Maybe I’m good at it. Who knows?

A giggle erupts from my lips at that, louder than I mean for it to be in the darkness as I hurry towards the lighted sign, a half-block away now. I suck in a breath, trying to calm my racing pulse. I know I’m on the verge of losing it, all the fear and adrenaline and worry coalescing into what could be hysterics or a panic attack, if I don’t hold it together.

For Levin’s sake, Ihaveto hold it together.

There’s a small chime as I step into the drugstore, and I wince, not wanting anyone to notice me until I see if I can find what I need. I’m well aware of what I look like, dressed in an evening gown and too-big jacket, my hair a mess and my skirt ripped around the hem, my nails still a little crusted with blood despite my best attempts to quickly wipe my hands off on the duvet before I left the hotel. I don’t look like a woman just grabbing some painkillers to sleep off a future hangover.

I look like someone in trouble. And I know now that only brings more trouble, in turn.

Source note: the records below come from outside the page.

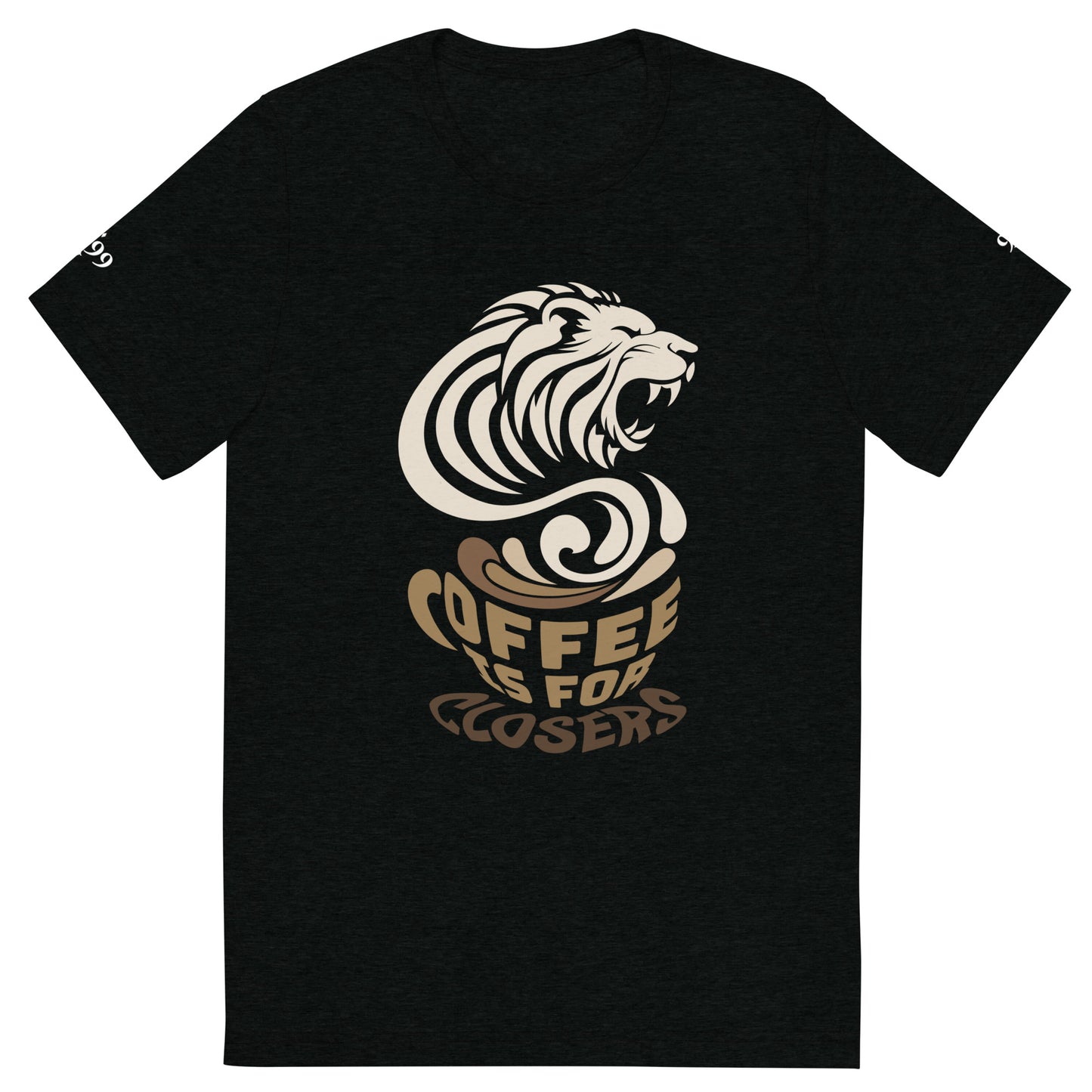 Coffee is for Closers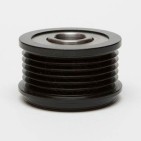 Poulie d'Alternateur Pour Peugeot Fiat Citroën Lancia 9646321880 77362558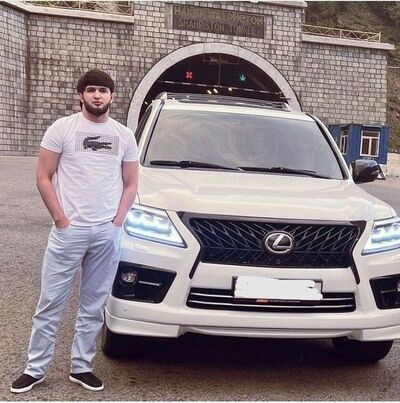  ,   Shamil, 27 ,   ,   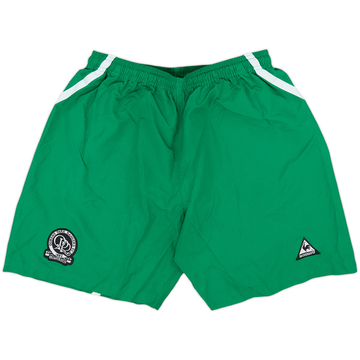 2003-05 QPR Third Shorts - 9/10 - (XXL)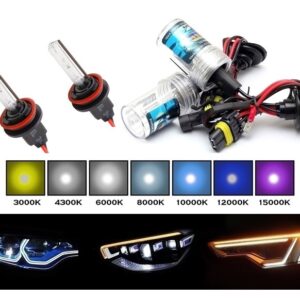 Xenon sijalica H8 DC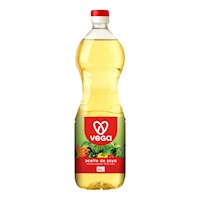 Aceite VEGA de Soya Botella 900ml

I rattle off the list of things I need in my head as I go down the aisles, looking for medical supplies first. Antibiotic ointment, alcohol, gauze, medical tape, painkillers, and something to help with fever. I grab anything that looks like it could help, tossing it into the basket I grabbed on my way and heading down another aisle. All I can find to possibly stitch him up is a small sewing kit, and I wince at the thought of trying to stab the needle through his flesh, but I don’t know what else to do. My side throbs just thinking about it, where Levin sewed me up while I was unconscious after the accident. The scar there is still thick and raised and pink, and a shudder goes through me when I remember him clipping away the stitches. I have a memory of us on the ship, his fingers brushing over my skin as he’d gently removed them, and how even that small touch had made me ache for him.

No matter what happens after this, I don’t think I’m ever going to stop wanting him.

I grab bleach from another aisle and a packet of napkins and throw them into the basket, to wipe down the car and stash it somewhere. Looking at the rapidly growing pile, I hope I have enough money in the wad of bills stuffed into the jacket.

Exhaustion is starting to creep in. I’m starting to feel tired, sluggish, my mind and my body shutting down from what has been a night that’s altogether too much. But I can’t give in to it.I can rest when this is done. When I know he’s safe.